On Fri, Nov 22, 2013 at 2:57 AM, Jörn Kottmann <[email protected]> wrote:

The first exception usually indicates that you don't have enough training
data, or it contains
no names. Try to create more training data.

The second exception indicates that the stream you are using can't be
reset, and therefore doesn't work
with the cross validator, we should definetley make this more clear.

Jörn


On 11/21/2013 06:46 PM, Walrus theCat wrote:

Jörn,

Thanks for your interest.

Here's the exception when I use the BufferedReader.  This exception is
thrown during training.  It does a couple "log likelihood" statements
first, before throwing this:

Exception in thread "main" java.lang.IllegalArgumentException: Model not
compatible with name finder!
      at
opennlp.tools.namefind.TokenNameFinderModel.<init>(
TokenNameFinderModel.java:81)
      at
opennlp.tools.namefind.TokenNameFinderModel.<init>(
TokenNameFinderModel.java:106)
      at opennlp.tools.namefind.NameFinderME.train(NameFinderME.java:374)
      at opennlp.tools.namefind.NameFinderME.train(NameFinderME.java:403)
      at
walrusthecat.ml.ner.TrainNERModels$.trainModel(TrainNERModels.scala:118)
      at
walrusthecat.ml.ner.TrainNERModels$$anonfun$main$
2.apply(TrainNERModels.scala:53)
      at
walrusthecat.ml.ner.TrainNERModels$$anonfun$main$
2.apply(TrainNERModels.scala:49)
      at
scala.collection.mutable.ResizableArray$class.foreach(
ResizableArray.scala:60)
      at scala.collection.mutable.ArrayBuffer.foreach(
ArrayBuffer.scala:47)
      at walrusthecat.ml.ner.TrainNERModels$.main(TrainNERModels.scala:49)
      at walrusthecat.ml.ner.TrainNERModels.main(TrainNERModels.scala)

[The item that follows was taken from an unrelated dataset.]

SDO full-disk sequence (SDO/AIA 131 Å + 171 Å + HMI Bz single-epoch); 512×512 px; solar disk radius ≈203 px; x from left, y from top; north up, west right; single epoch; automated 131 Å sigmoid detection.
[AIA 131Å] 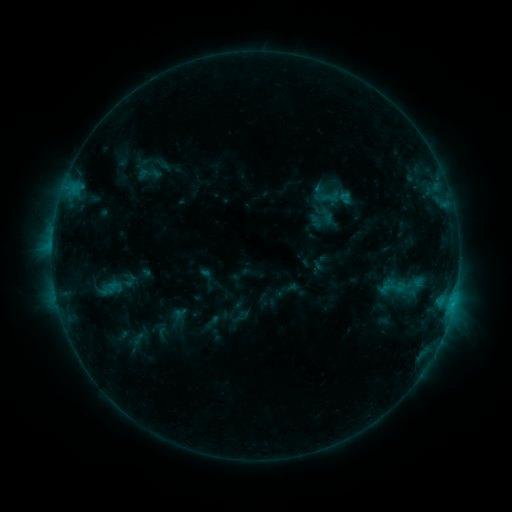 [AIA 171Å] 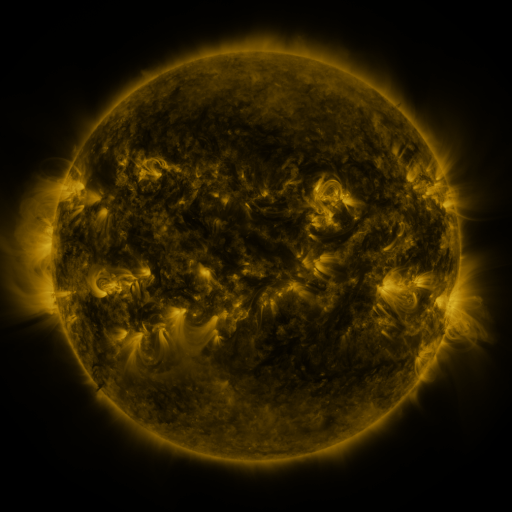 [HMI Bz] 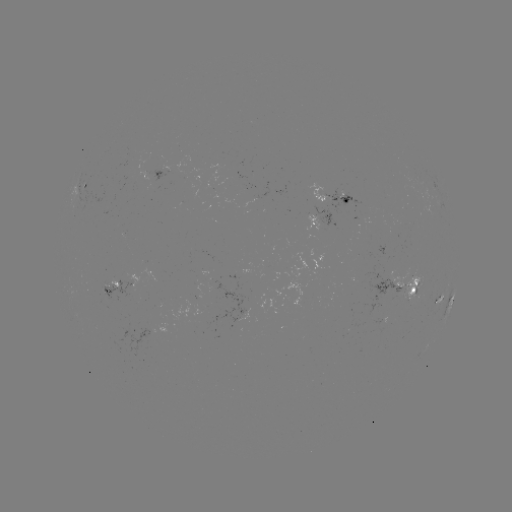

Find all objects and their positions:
sigmoid: (113, 288)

And here it is when I use the ByteArrayInputStream.  This exception is
thrown when cross-validating, but not when evaluating the training data
stream:

Exception in thread "main" java.io.IOException: Stream not marked
      at java.io.BufferedReader.reset(BufferedReader.java:505)
      at
opennlp.tools.util.PlainTextByLineStream.reset(
PlainTextByLineStream.java:79)
      at
opennlp.tools.util.FilterObjectStream.reset(FilterObjectStream.java:43)
      at
opennlp.tools.util.FilterObjectStream.reset(FilterObjectStream.java:43)
      at
opennlp.tools.namefind.TokenNameFinderCrossValidator$
NameToDocumentSampleStream.reset(TokenNameFinderCrossValidator.java:99)
      at
opennlp.tools.util.eval.CrossValidationPartitioner.next(
CrossValidationPartitioner.java:264)
      at
opennlp.tools.namefind.TokenNameFinderCrossValidator.evaluate(
TokenNameFinderCrossValidator.java:272)
      at
walrusthecat.ml.ner.TrainNERModels$.getResults(TrainNERModels.scala:129)
      at
walrusthecat.ml.ner.TrainNERModels$$anonfun$main$
2.apply(TrainNERModels.scala:55)
      at
walrusthecat.ml.ner.TrainNERModels$$anonfun$main$
2.apply(TrainNERModels.scala:47)
      at
scala.collection.mutable.ResizableArray$class.foreach(
ResizableArray.scala:60)
      at scala.collection.mutable.ArrayBuffer.foreach(
ArrayBuffer.scala:47)
      at walrusthecat.ml.ner.TrainNERModels$.main(TrainNERModels.scala:47)
      at walrusthecat.ml.ner.TrainNERModels.main(TrainNERModels.scala)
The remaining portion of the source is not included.